++++ RECORDS FOR THIS EXERCISE
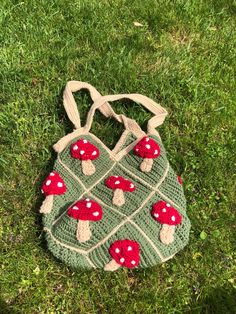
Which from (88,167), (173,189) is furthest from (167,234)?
(88,167)

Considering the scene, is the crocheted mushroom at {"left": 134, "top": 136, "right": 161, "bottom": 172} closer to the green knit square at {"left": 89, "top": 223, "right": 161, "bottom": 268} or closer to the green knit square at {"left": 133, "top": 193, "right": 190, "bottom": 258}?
the green knit square at {"left": 133, "top": 193, "right": 190, "bottom": 258}

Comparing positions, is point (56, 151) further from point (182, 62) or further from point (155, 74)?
point (182, 62)

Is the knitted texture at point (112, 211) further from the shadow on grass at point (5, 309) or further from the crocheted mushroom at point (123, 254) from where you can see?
the shadow on grass at point (5, 309)

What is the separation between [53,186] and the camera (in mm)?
2713

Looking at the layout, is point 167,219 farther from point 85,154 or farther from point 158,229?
point 85,154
++++++++
## GIVEN REQUEST
Copy the items word for word, from the line containing "Comparing positions, is" through the end of the items.

## THE RESULT
Comparing positions, is point (56, 151) further from point (182, 62) or further from point (155, 74)?
point (182, 62)

Is the knitted texture at point (112, 211) further from the shadow on grass at point (5, 309) or further from the crocheted mushroom at point (123, 254) from where you can see?
the shadow on grass at point (5, 309)

What is the separation between [53,186] and the camera (in mm)?
2713

Looking at the layout, is point 167,219 farther from point 85,154 or farther from point 158,229?
point 85,154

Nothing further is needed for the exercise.